### EXERCISE 1:
According to the Little America article, on what date did the second season premiere?
### EXERCISE 2:
In the Little America article, give the passage from "Little America is" to "December 9, 2022." again, swapping "anthology" for "drama".
### EXERCISE 3:
Do these statements agree with the Little America article? (a) The series premiered on January 17, 2020. (b) The series was canceled after its first season. (c) Zachary Quinto plays Jack. Answer yes or no for each and quote the deciding words.

#### DOCUMENT EXTRACT

Little America is an American anthology streaming television series produced for Apple TV+. It premiered on January 17, 2020. The series was renewed for a second season, which premiered on December 9, 2022.

Premise
Little America looks to "go beyond the headlines to look at the funny, romantic, heartfelt, inspiring and unexpected lives of immigrants in America, at a time when their stories are more relevant than ever."

Cast

The Manager
 Suraj Sharma as Kabir
 Eshan Inamdar as young Kabir
 Ishan Gandhi as preteen Kabir
 Sherilyn Fenn as Laura Bush
Priyanka Bose as Kabir's Mother

The Jaguar
 Jearnest Corchado as Marisol
 Melinna Bobadilla as Gloria
 John Ortiz as Squash Coach
 Jamie Gore Pawlik as Charlotte Ansley

The Cowboy
 Conphidance as Iwegbuna
 Tom McCarthy as Professor Robbins
 Chinaza Uche as Chioke
 Ebbe Bassey as Mma Udeh

The Silence
 Mélanie Laurent as Sylviane
 Zachary Quinto as Spiritual Leader
 Bill Heck as Jack
 Gavin Lee as Henry

The Baker
 Kemiyondo Coutinho as Beatrice
 Innocent Ekakitie as Brian
 Susan Basemera as Yuliana
 Philip Luswata as Beatrice's Father

The Grand Prize Expo Winners
 Angela Lin as Ai
 X. Lee as Bo
 Madeleine Chang as Cheng

The Rock
 Shaun Toub as Faraz
 Shila Vosough Ommi as Yasmin
 Justin Ahdoot as Behrad

The Son
 Haaz Sleiman as Rafiq
 Adam Ali as Zain
 Fahim Fazli as Taliban commander

Episodes

Season 1 (2020)

Season 2 (2022)

########
#### EXCERPTED RECORDS

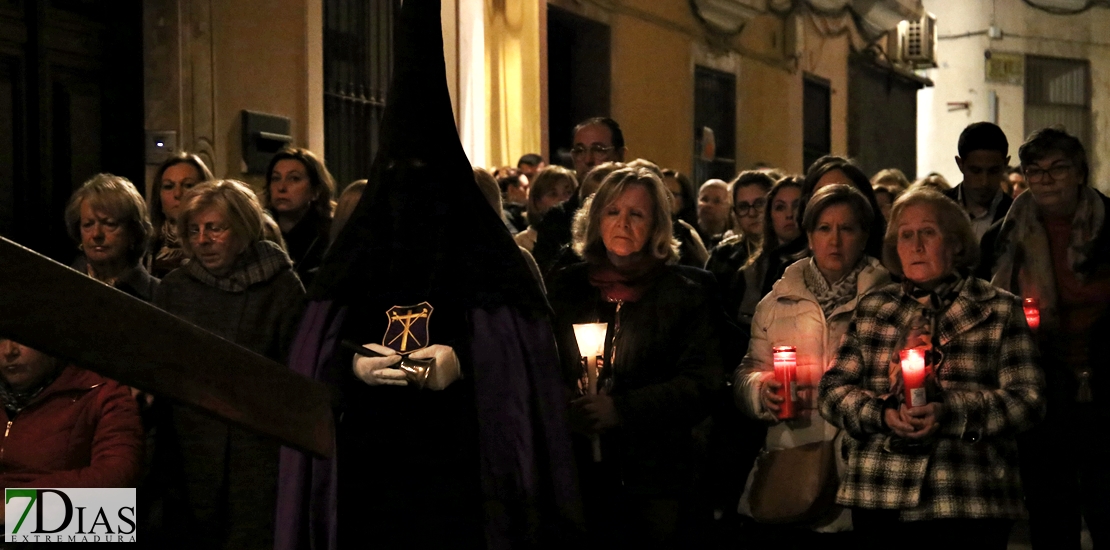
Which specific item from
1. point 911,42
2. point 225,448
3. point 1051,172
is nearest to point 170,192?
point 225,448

########
#### EXCERPTED RECORDS

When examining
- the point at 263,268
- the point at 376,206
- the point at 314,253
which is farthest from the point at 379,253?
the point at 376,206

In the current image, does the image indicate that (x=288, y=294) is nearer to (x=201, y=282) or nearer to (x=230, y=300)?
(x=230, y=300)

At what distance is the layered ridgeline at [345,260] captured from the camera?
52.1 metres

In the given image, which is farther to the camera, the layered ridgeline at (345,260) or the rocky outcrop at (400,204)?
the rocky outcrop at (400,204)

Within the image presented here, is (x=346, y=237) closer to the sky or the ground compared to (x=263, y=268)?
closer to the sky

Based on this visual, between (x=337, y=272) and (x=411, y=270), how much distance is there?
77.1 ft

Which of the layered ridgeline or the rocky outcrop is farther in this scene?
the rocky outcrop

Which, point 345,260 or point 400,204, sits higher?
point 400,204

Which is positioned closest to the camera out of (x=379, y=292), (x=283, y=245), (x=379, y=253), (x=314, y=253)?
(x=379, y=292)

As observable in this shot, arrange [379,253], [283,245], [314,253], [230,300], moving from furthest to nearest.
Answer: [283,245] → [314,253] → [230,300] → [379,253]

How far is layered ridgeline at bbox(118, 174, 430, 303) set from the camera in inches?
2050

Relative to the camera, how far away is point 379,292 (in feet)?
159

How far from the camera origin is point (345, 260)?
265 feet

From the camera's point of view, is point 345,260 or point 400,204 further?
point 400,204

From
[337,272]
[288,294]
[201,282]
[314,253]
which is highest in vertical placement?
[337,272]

########
#### EXCERPTED RECORDS

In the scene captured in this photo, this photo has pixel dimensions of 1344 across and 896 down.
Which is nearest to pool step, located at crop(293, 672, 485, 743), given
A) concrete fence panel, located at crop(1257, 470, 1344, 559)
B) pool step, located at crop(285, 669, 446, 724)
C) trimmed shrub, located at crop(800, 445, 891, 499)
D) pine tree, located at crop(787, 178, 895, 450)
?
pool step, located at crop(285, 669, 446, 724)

########

### RESULT 1:
December 9, 2022

### RESULT 2:
Little America is an American drama streaming television series produced for Apple TV+. It premiered on January 17, 2020. The series was renewed for a second season, which premiered on December 9, 2022.

### RESULT 3:
(a) Yes: "It premiered on January 17, 2020."
(b) No: "The series was renewed for a second season"
(c) No: "Zachary Quinto as Spiritual Leader"